抽出本文 –
__________

ふとしたたまたま
高校一年の夏の事、というから今から30年ほど前のことになるか、友達二人と連れだって海を見に若狭までツーリングに出かけた。バイクを買ったはじめてのツ−リングであり、晴れがましいような、偉そうなような気分もあり颯爽と出発した。
亀岡越えのワインディングロードで、つい調子に乗ってバイクを傾けすぎて転倒。大きなケガはなかったもののオイルキャップを閉め忘れていたため、転倒した拍子に油が漏れ、せっかくの新車は油まみれになってしまった。痛む体でバイクを起こした時には、ちょっと情けない気分になった。
それでもさらに海に向かってバイクを走らせ、宮津あたりだったろうか、もうすぐ海、というところで、ふとしたたまたま見かけた喫茶店でバイクを寄せた。3人とも初めての長距離ツーリング、海の風景を目前に控え気が高ぶっていた。田舎びた、これといった特徴があるわけでもない喫茶店であったが、そのころ流行のジュークボックスが隅に置かれてあった。

__________

提示資料 –

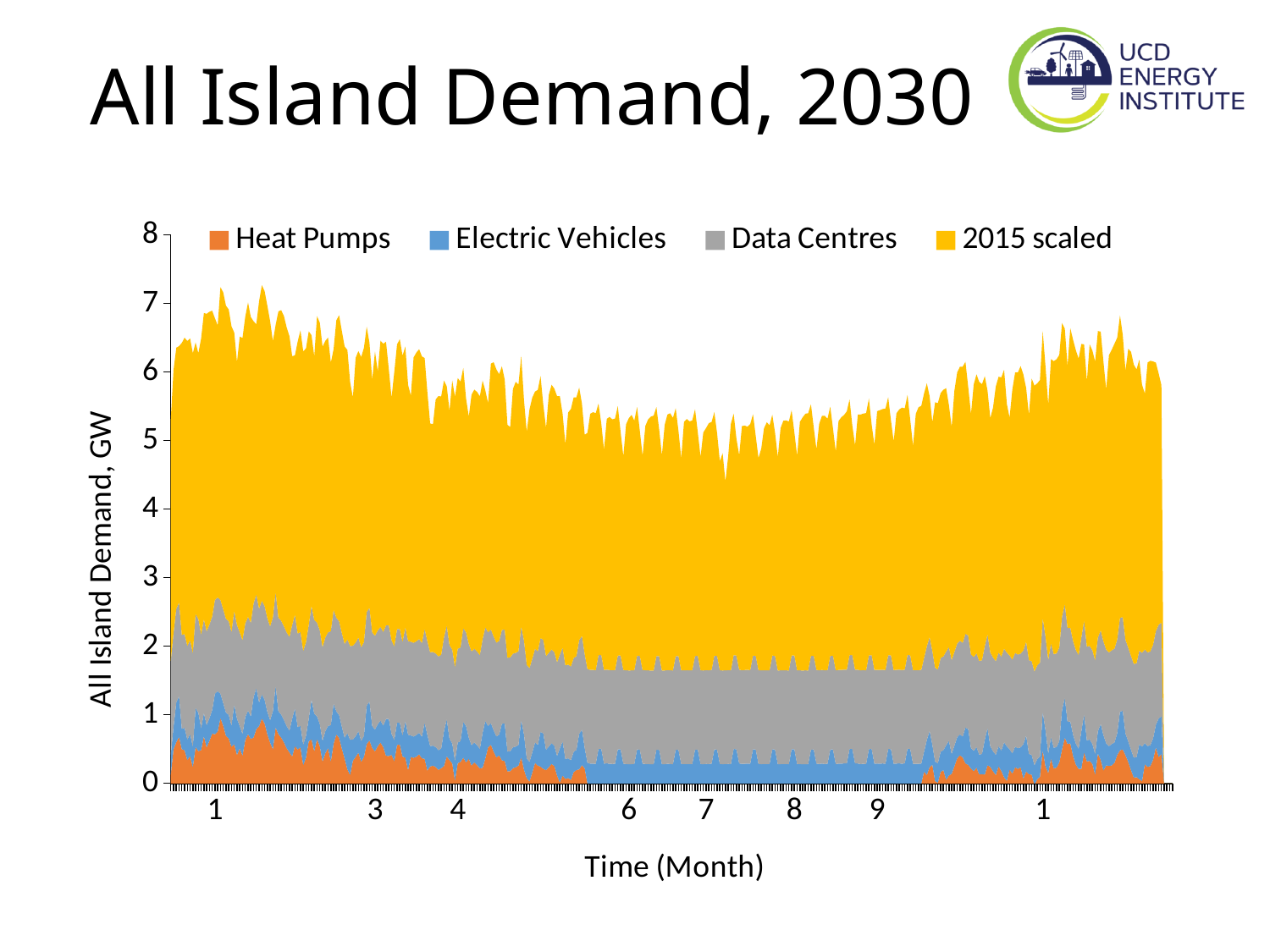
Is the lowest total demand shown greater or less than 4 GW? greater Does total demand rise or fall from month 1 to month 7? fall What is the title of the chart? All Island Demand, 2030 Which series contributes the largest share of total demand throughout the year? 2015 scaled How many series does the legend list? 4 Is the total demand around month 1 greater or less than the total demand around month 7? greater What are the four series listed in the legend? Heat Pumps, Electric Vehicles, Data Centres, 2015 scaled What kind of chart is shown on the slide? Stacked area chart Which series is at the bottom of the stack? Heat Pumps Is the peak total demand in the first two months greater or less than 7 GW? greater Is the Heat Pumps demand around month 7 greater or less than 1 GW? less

__________

演習課題 –
1. 本文のうち「亀岡越えのワインディングロードで」で始まる段落を、主な事実を残したまま箇条書きに改めてください。
2. 若狭へのツーリングの思い出を綴った本文を、最後の文の後から書き進めてください。
資料を参照する必要はありません。

番号別解答 –
1.
・亀岡越えのワインディングロードで調子に乗ってバイクを傾けすぎ、転倒した。
・大きなケガはなかった。
・オイルキャップを閉め忘れていたため、転倒の拍子に油が漏れ、新車が油まみれになった。
・痛む体でバイクを起こした時、少し情けない気分になった。

2.
注文にきたウェートレスに「コーヒー!」と言ったときには、いっぱしの大人になれたような気がした。オートバイ、ジュークボックス、コーヒー、これにピンボールが加われば、そこはもうアメリカである。出てきた3つのコーヒーと砂糖との間をスプーンが何度も行き来し、テーブル中央に置かれ、なみなみ入っていた筈のフレッシュポットのクリームは、最後の一滴までもがコーヒーカップの中に消えた。
その後、ジュークボックスに向かって誰かが100円を入れ、6曲を選曲。
誰が選曲したかは忘れたが、横文字の曲が何曲か流れたあと”私の城下町”が流れた。 それまで話に夢中になっていた3人がそこで急に黙りだした。
”私の城下町”のゆったりとした流れが店内に拡がり、いつしかアメリカの風景を日本の古い街並みに変えていった。
あれから数年経ったある日、3人は再会した。当然昔話に花は咲き、あの時のツーリングの話になったとき誰かが言った。
「あの時、途中で喫茶店に入ったの覚えてるか?」
「覚えてる、覚えてる。あの時流れてた歌もよく覚えてる。」
ボクが「私の城下町」と言うと、みんな顔を見合わせ「やっぱり。」
そして誰かが「”私の城下町”を聞く度、どういう訳かあの時のツ−リングを思い出すんやなあ。」
・・・・・みんな一緒に「やっぱり」。
あの日、ふとしたたまたま入った喫茶店で聴いた”私の城下町”。
ささやかな、なんて事もないことやけど、それが延々と人の心の中に残って生きている。
歌との出会い、いや、人との出会いであっても、あの日あの時、ふとしたたまたまが人の心に新しい色を付けていく。
ふとしたたまたまが、人の人生の方向を決めることもある。
ふとしたたまたまが・・・
そやから人生って面白いんや。(2001年初冬)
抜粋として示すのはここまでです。